Se, entretanto, mais arquitetos estivessem pensando a cidade de outras maneiras e se menos políticos fossem mal assessorados, a situação talvez pudesse ser ao menos um pouco melhor. Arquitetos associam seu campo de atuação a áreas de trabalho estanques, onde sobra pouco espaço para uma leitura mais abrangente da arquitetura, do urbanismo e do paisagismo como disciplinas integradas. Em tempos de desafios impostos pela ecologia e pela própria complexidade das cidades, a visão integrada daquelas três disciplinas é uma estratégia fundamental. Precisamos ver o urbanismo como arquitetura em escala maior, o paisagismo como um urbanismo permeável, a arquitetura como um urbanismo espacializado – um justificando o outro como forma de imbricá-los de maneira indissociável. Por isso, o urbanismo pode também ser um campo flexível, mole e aberto a investigações. Essa disciplina estigmatizada em Brasília, abandonada pelos pós-modernos e reativada por Rem Koolhaas pode, agora, ser explorada com novas idéias, novos conceitos e novas misturas disciplinares.
Se quisermos atuar de forma consciente na cidade, precisamos entender a informalidade e o caos urbano para então tentarmos tirar proveito dessa condição. Será inventando outros olhares possíveis sobre a cidade existente que poderemos entendê-la a partir dela mesma e não remedando modelos de outras cidades, tentando enfrentar o que realmente fugiu ao nosso controle de outras formas – um urbanismo arquitetônico, um paisagismo urbanístico, uma arquitetura da paisagem. Esse artigo procura ilustrar a produção de alguns escritórios que buscam, no hibridismo, na informalidade e nos problemas próprios da cidade contemporânea um novo posicionamento na profissão.
Associação Arquitetos sem Fronteiras – ASF-Br
O primeiro projeto da representação nacional da Associação Arquitetos sem Fronteiras (ASF-Br) é lançar um plano de programas para áreas ociosas nunca vistas como locais com potencial de ocupação planejada, como as áreas sob ou no entorno dos viadutos urbanos. A proposta do grupo, intitulada Baixios de Viadutos, pesquisa o potencial de uso das áreas lindeiras aos 15 viadutos e seis passarelas de pedestres ao longo dos 25 quilômetros da Via Expressa Leste-Oeste, em Belo Horizonte.

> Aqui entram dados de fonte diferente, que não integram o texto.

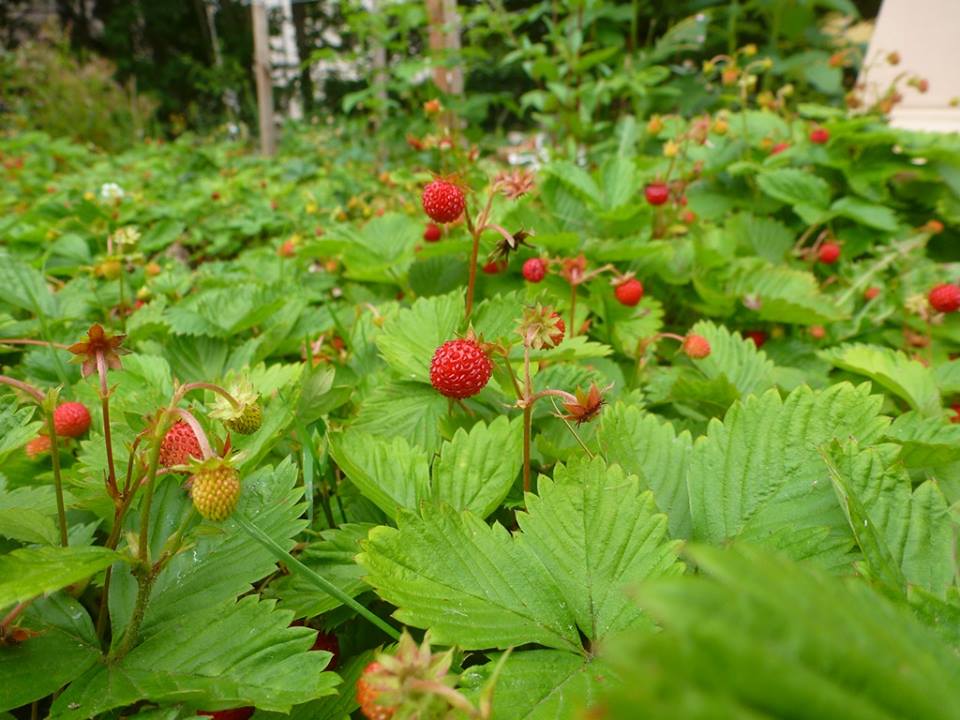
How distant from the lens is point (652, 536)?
646 millimetres

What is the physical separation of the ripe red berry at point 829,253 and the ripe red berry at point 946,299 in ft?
1.55

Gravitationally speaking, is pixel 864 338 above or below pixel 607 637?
below

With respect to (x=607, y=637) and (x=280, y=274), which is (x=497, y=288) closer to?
(x=280, y=274)

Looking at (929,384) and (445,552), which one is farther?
(929,384)

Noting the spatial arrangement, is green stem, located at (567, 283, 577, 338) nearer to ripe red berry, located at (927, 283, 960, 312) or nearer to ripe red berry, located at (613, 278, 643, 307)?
ripe red berry, located at (613, 278, 643, 307)

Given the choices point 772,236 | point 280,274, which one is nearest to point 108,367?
point 280,274

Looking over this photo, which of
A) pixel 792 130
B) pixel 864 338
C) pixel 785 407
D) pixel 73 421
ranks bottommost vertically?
pixel 864 338

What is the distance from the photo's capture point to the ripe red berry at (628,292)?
1365 millimetres

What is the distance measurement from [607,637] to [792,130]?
2279 millimetres

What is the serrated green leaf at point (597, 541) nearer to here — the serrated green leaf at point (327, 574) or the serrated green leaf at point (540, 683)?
the serrated green leaf at point (540, 683)

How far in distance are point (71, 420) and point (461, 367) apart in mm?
686

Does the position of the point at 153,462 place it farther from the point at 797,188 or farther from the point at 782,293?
the point at 797,188

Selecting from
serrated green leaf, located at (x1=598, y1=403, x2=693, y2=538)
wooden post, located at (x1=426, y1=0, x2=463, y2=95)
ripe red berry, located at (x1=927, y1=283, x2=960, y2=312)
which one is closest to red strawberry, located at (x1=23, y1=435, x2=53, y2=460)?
serrated green leaf, located at (x1=598, y1=403, x2=693, y2=538)

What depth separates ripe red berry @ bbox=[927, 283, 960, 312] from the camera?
4.33 feet
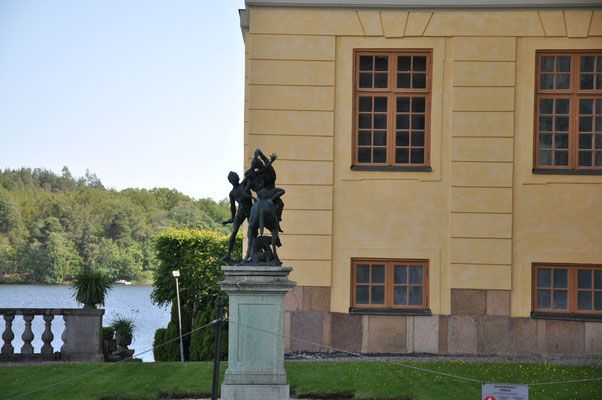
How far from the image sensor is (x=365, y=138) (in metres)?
17.6

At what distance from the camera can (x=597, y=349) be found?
55.3ft

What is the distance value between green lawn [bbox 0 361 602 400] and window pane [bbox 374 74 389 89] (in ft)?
19.6

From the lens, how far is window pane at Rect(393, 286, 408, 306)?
17344 millimetres

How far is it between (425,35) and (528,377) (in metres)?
7.40

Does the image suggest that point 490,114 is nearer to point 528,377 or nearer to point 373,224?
point 373,224

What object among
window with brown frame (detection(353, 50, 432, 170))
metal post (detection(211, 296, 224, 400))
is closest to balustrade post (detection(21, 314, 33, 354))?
metal post (detection(211, 296, 224, 400))

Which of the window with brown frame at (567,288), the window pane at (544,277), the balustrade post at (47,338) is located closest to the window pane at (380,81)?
the window with brown frame at (567,288)

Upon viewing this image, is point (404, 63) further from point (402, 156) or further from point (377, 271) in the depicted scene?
point (377, 271)

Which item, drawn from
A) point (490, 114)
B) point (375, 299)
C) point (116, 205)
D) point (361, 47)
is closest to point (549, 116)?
point (490, 114)

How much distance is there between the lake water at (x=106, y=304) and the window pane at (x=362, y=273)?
65.8ft

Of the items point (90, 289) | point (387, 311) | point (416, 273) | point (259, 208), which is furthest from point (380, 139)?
point (90, 289)

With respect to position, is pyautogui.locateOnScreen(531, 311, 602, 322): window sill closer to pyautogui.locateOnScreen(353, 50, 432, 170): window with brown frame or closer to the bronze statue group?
pyautogui.locateOnScreen(353, 50, 432, 170): window with brown frame

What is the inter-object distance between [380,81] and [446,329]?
538cm

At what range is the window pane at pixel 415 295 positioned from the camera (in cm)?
Answer: 1739
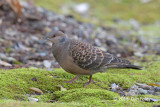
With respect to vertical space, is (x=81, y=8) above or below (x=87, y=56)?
above

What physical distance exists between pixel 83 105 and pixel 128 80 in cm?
281

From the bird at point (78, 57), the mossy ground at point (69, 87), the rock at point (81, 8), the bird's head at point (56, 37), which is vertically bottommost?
the mossy ground at point (69, 87)

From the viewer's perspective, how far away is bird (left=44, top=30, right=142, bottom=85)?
6809 mm

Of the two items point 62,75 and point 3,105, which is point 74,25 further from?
point 3,105

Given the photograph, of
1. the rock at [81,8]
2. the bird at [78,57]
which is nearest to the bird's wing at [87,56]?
the bird at [78,57]

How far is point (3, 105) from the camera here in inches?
176

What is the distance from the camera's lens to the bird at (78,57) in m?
6.81

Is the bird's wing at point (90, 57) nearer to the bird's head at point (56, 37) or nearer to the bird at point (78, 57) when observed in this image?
the bird at point (78, 57)

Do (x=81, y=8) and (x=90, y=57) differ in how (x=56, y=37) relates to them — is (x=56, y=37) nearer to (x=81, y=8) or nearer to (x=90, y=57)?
(x=90, y=57)

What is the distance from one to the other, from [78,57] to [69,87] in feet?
2.69

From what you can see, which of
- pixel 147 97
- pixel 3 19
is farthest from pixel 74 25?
pixel 147 97

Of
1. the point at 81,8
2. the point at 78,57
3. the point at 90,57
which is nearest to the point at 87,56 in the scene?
the point at 90,57

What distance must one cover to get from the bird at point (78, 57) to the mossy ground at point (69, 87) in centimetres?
32

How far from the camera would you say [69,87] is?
6.53 metres
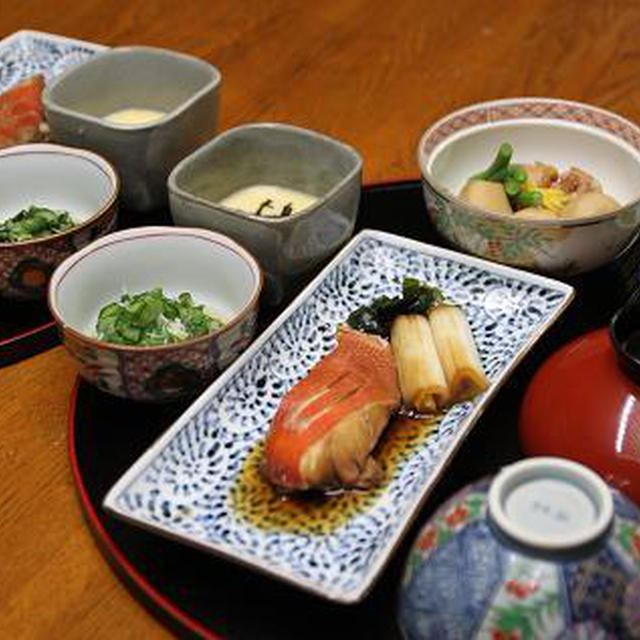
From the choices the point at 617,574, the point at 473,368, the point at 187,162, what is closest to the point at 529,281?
the point at 473,368

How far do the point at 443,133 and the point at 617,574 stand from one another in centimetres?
76

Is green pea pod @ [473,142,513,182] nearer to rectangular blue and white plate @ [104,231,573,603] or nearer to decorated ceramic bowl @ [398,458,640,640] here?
rectangular blue and white plate @ [104,231,573,603]

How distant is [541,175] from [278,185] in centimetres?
32

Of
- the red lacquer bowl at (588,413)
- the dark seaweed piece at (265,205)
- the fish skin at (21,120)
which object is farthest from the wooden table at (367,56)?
the red lacquer bowl at (588,413)

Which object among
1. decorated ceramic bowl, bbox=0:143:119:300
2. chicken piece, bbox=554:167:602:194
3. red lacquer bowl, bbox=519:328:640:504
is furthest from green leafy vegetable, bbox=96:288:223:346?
chicken piece, bbox=554:167:602:194

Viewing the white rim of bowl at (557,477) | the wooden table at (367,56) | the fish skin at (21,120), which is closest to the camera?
the white rim of bowl at (557,477)

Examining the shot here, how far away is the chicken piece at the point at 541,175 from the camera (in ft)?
4.60

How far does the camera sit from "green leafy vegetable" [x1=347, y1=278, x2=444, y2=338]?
1.23 metres

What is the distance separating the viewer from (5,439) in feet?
3.80

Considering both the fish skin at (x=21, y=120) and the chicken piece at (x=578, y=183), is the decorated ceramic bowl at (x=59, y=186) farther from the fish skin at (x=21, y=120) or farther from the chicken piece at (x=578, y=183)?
the chicken piece at (x=578, y=183)

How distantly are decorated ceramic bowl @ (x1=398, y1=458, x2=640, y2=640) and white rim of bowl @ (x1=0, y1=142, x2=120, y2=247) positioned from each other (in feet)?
2.02

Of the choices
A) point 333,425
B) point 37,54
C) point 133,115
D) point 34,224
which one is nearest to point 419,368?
point 333,425

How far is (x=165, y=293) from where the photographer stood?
Result: 1290mm

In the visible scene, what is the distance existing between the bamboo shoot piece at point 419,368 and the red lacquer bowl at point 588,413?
9 cm
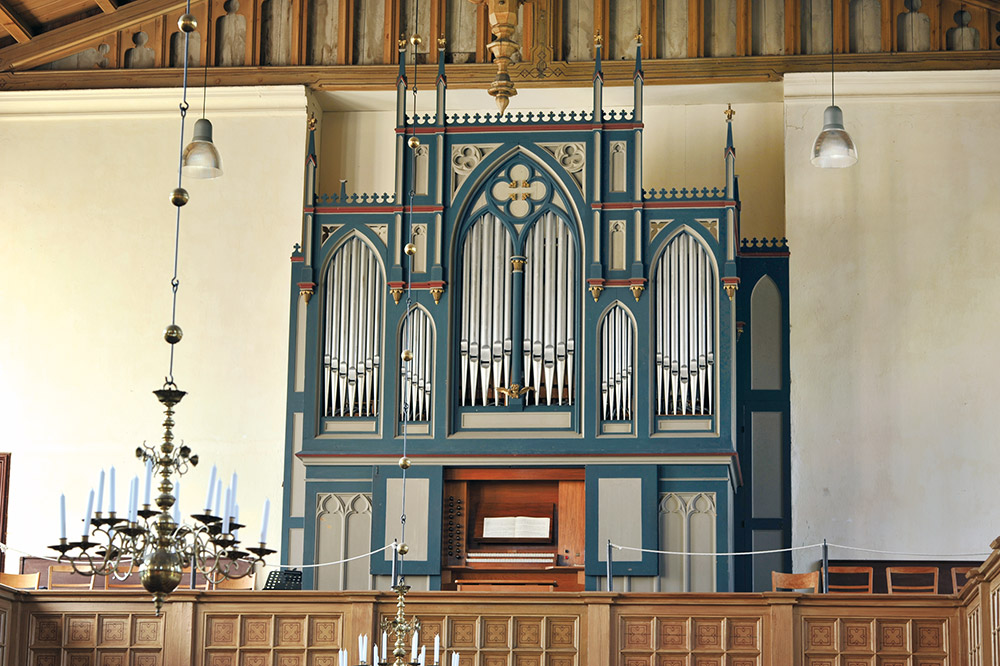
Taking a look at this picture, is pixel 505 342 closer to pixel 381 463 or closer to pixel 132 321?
A: pixel 381 463

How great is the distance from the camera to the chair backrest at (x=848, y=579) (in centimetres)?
1639

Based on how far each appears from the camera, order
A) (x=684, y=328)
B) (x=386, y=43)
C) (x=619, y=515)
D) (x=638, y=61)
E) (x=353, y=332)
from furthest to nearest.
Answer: (x=386, y=43) → (x=638, y=61) → (x=353, y=332) → (x=684, y=328) → (x=619, y=515)

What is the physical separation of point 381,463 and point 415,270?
83.3 inches

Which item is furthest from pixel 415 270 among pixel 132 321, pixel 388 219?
pixel 132 321

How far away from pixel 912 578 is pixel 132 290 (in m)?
9.39

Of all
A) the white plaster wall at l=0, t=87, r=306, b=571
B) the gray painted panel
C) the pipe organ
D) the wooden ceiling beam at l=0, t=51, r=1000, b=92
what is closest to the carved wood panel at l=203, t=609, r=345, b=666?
the pipe organ

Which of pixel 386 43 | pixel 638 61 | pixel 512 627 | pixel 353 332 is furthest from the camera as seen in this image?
pixel 386 43

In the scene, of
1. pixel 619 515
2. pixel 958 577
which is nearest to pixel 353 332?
pixel 619 515

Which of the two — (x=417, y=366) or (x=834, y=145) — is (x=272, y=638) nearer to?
(x=417, y=366)

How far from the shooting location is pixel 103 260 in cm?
1823

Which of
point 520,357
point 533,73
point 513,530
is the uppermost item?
point 533,73

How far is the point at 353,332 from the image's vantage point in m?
16.6

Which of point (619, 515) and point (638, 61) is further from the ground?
point (638, 61)

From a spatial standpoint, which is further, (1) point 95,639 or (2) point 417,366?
(2) point 417,366
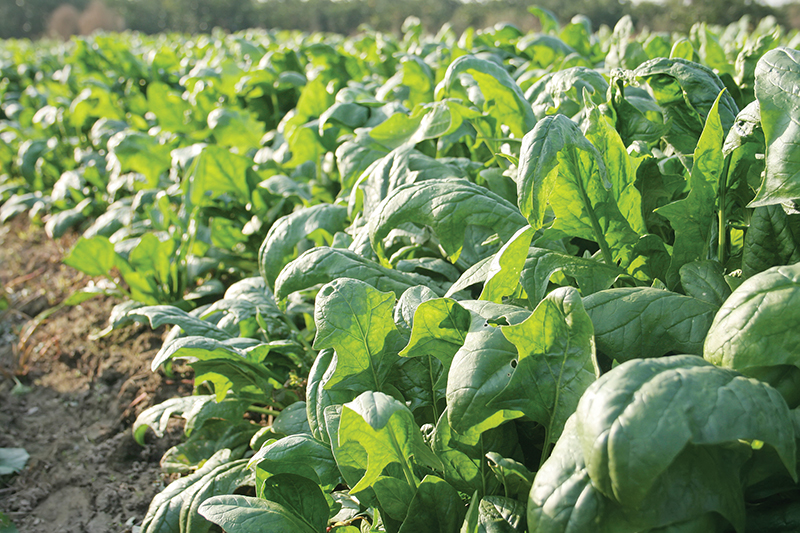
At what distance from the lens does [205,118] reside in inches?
154

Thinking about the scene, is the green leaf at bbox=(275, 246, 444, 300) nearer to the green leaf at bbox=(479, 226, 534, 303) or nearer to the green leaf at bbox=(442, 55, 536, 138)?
the green leaf at bbox=(479, 226, 534, 303)

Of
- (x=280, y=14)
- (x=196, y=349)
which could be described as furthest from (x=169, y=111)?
(x=280, y=14)

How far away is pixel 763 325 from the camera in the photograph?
0.84 m

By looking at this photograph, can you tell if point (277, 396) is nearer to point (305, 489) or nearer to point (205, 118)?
point (305, 489)

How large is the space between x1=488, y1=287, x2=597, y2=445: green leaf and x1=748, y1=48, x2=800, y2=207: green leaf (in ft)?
1.20

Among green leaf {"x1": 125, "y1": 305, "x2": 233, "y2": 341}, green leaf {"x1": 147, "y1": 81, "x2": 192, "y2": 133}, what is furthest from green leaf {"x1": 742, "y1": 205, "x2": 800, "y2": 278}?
green leaf {"x1": 147, "y1": 81, "x2": 192, "y2": 133}

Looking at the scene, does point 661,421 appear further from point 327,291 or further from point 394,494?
point 327,291

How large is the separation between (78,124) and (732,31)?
489cm

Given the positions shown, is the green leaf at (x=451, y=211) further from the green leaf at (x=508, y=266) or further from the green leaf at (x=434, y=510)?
the green leaf at (x=434, y=510)

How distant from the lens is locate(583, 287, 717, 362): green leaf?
106cm

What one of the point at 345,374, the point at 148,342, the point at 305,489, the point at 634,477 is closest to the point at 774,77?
the point at 634,477

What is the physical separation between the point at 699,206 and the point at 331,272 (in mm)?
821

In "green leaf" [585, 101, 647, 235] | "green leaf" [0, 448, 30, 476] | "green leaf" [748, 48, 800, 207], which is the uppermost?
"green leaf" [748, 48, 800, 207]

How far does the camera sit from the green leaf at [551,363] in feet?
3.32
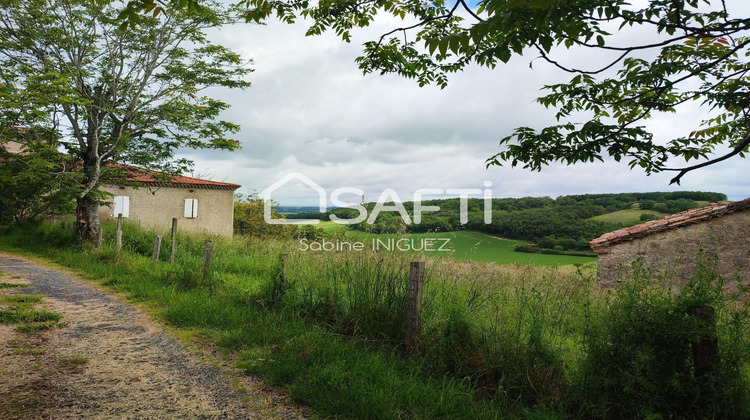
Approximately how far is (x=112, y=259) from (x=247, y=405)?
30.1 ft

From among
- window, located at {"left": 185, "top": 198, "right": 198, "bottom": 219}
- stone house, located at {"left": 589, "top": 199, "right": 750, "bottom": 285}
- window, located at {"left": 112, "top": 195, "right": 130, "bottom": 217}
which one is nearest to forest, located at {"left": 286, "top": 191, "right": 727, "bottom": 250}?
stone house, located at {"left": 589, "top": 199, "right": 750, "bottom": 285}

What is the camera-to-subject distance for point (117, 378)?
3.85 m

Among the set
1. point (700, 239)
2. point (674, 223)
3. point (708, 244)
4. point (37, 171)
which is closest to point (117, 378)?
point (37, 171)

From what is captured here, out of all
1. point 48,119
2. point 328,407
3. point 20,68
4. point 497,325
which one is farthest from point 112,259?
point 497,325

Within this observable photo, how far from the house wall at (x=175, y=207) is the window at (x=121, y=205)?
196 millimetres

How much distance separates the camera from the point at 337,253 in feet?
23.1

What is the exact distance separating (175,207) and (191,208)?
2.76 ft

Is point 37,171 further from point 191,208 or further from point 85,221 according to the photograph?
point 191,208

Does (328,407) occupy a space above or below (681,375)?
below

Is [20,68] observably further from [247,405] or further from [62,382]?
[247,405]

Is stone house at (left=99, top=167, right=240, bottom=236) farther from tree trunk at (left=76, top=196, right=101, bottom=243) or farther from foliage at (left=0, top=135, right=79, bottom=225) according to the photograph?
tree trunk at (left=76, top=196, right=101, bottom=243)

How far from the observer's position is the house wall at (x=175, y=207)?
19.8 m

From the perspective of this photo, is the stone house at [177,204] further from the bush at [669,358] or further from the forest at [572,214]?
the bush at [669,358]

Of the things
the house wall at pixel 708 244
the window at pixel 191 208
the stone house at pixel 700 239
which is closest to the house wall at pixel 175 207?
the window at pixel 191 208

Ao propor um plano de usos para essas áreas, o projeto procura aceitar a informalidade urbana e, ao mesmo tempo, incorporar nessa discussão os ex-moradores de rua que foram expulsos dos viadutos. Ora, todos nós sabemos que as grandes cidades brasileiras têm nas áreas que pertencem ao setor público um reservatório de terrenos ociosos sujeitos a ocupações pela população de baixa renda, ou mesmo por setores da economia formal. Existem áreas que são invadidas devido à conivência das prefeituras com certos usos ilegais e/ou por sua incapacidade de controlar o crescimento informal.